Meu reino por um cavalo!

Ontem demos o presente de aniversário de Letícia: uma noite por Paris. Fomos ao teatro de Bouffes du Nord (foto acima) e, em seguida, jantamos em um restaurante indiano próximo ao teatro. A peça que vimos foi Ricardo III, de Shakespeare, com uma peculiaridade interessante: adaptada para o mundo árabe contemporâneo e falada em árabe! Com legendas em francês.

Infelizmente, não me lembro de ter lido alguma das peças históricas de Shakespeare. Apenas sei o lugar-comum, a frase dita pelo rei na penúltima cena: "Um cavalo, um cavalo! Meu reino por um cavalo!" Interessante pensar nesse tipo de adaptação, com a referência direta do mundo islâmico naquilo que se pretenderia uma tragédia. Ainda ontem lia alguma coisa a respeito disso, um autor dizendo que as tragédias não se desenvolveram no mundo islâmico porque este é, por excelência, o único monoteísta (e as tragédias pressupõem uma crença politeísta). Mas a adaptação se sustenta, com algumas liberdades próprias da cena moderna. O que ajuda, claro, são as referências de guerras atuais no oriente médio, o que justifica e evoca o sentido trágico moderno do qual a peça lança mão. Ou, como escreve o diretor da peça no programa: "Como nas tragédias de Shakespeare, o Oriente Médio moderno oferece uma variedade de exemplos de 'como não governar'. Imperialismo moderno, tirania, barbárie, opressão, complôs, assassinatos e guerras civis se tornaram tristemente mais regra do que exceção no Golfo."

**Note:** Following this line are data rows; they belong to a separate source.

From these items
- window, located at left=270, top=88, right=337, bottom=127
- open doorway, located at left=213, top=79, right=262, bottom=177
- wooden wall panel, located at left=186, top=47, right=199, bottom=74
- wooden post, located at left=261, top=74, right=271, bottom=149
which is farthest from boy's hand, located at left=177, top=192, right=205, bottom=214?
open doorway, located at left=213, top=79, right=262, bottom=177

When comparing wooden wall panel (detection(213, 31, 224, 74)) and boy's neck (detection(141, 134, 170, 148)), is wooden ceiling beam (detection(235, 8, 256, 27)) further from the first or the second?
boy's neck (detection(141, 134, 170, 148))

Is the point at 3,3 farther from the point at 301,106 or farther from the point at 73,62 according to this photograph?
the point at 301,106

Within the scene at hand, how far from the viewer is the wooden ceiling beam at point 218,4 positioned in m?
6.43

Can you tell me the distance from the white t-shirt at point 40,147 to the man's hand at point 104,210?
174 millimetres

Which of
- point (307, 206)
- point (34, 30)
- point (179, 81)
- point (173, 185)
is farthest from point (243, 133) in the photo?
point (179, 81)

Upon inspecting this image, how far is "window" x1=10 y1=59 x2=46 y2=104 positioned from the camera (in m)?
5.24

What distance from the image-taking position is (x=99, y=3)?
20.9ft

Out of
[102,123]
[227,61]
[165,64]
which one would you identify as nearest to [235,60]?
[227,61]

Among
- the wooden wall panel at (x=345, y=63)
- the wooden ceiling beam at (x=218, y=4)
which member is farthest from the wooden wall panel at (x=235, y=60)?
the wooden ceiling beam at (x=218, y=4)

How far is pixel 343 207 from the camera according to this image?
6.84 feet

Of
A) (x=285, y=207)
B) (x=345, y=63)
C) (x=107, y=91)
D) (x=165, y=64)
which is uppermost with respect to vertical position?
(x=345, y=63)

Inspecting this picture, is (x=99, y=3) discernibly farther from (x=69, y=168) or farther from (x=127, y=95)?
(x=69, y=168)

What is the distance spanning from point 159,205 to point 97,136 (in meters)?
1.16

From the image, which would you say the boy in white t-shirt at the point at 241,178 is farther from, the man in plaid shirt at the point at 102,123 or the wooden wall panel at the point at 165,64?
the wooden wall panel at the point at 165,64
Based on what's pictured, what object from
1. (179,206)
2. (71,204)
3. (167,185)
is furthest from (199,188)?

Mas não apenas essa transferência de referências torna a peça interessante, mas a mise-en-scène num todo: um jogo de teatro, TV e música árabe. Além disso, projeções em uma parede de vidro, que vinham tanto da parte de trás do palco quanto da frente, davam uma dinâmica à peça. A projeção que vinha da parte de trás ora evocava um coro, ora mostrava "os bastidores" da trama, que tinham necessariamente de ser suprimidos da cena principal. Por outro lado, ver e ler ao mesmo tempo cansa, especialmente quando não se reconhece uma única palavra do que está sendo dito no palco. O tempo todo tínhamos de ficar preocupados em acompanhar os passos das personagens com a legenda. Sem falar que algumas vezes eu me sentia em Lost in translation: uma enorme frase dita pelo ator e uma frasezinha bem pequenininha traduzida... Outra dificuldade foi o próprio vocabulário, com muitas palavras de que eu nunca tinha ouvido falar.

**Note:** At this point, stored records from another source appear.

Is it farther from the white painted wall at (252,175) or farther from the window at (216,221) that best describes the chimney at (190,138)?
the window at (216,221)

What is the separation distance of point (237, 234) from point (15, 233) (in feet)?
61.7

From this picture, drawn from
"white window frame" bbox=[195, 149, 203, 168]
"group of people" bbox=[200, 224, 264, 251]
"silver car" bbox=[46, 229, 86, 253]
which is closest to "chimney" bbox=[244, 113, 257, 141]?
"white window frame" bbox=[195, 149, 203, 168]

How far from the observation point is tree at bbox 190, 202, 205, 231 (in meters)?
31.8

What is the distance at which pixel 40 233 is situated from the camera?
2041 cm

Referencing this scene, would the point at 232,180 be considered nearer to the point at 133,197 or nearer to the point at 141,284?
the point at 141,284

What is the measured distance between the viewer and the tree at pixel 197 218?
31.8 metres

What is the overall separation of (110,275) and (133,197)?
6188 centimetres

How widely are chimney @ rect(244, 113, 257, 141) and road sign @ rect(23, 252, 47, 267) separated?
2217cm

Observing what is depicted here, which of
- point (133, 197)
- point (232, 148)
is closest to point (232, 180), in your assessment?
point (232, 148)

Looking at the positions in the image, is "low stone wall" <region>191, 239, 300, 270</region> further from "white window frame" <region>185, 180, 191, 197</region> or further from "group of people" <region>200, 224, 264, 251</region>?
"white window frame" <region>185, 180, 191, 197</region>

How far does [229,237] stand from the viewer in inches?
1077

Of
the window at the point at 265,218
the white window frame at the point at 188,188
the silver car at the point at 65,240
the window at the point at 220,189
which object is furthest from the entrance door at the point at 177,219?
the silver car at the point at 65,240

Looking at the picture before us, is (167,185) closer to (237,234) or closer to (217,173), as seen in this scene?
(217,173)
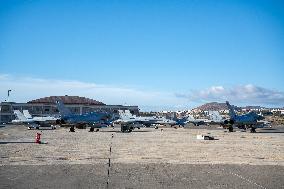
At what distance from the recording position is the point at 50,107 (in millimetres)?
159375

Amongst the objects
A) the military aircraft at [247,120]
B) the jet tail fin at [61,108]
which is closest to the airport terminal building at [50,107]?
the jet tail fin at [61,108]

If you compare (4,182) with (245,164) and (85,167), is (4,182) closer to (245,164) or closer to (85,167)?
(85,167)

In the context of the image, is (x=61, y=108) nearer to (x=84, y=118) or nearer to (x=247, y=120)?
(x=84, y=118)

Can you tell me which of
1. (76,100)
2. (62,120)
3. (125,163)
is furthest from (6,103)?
(125,163)

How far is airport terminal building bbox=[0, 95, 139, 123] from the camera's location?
14875 centimetres

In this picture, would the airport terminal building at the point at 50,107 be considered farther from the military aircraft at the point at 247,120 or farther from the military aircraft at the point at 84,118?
the military aircraft at the point at 247,120


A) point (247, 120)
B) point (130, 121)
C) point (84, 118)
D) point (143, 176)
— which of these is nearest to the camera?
point (143, 176)

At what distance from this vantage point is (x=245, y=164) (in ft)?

Observação importante: Bouffes du Nord é um teatro atualmente dirigido por Micheline Rozan e, nada mais nada menos, Peter Brook. Este é o diretor mais conhecido atualmente. Até abril estava em cartaz uma peça dirigida por ele, Fragments, mas sequer fiquei sabendo disso. No início, até descobrirmos os lugares, é isso mesmo.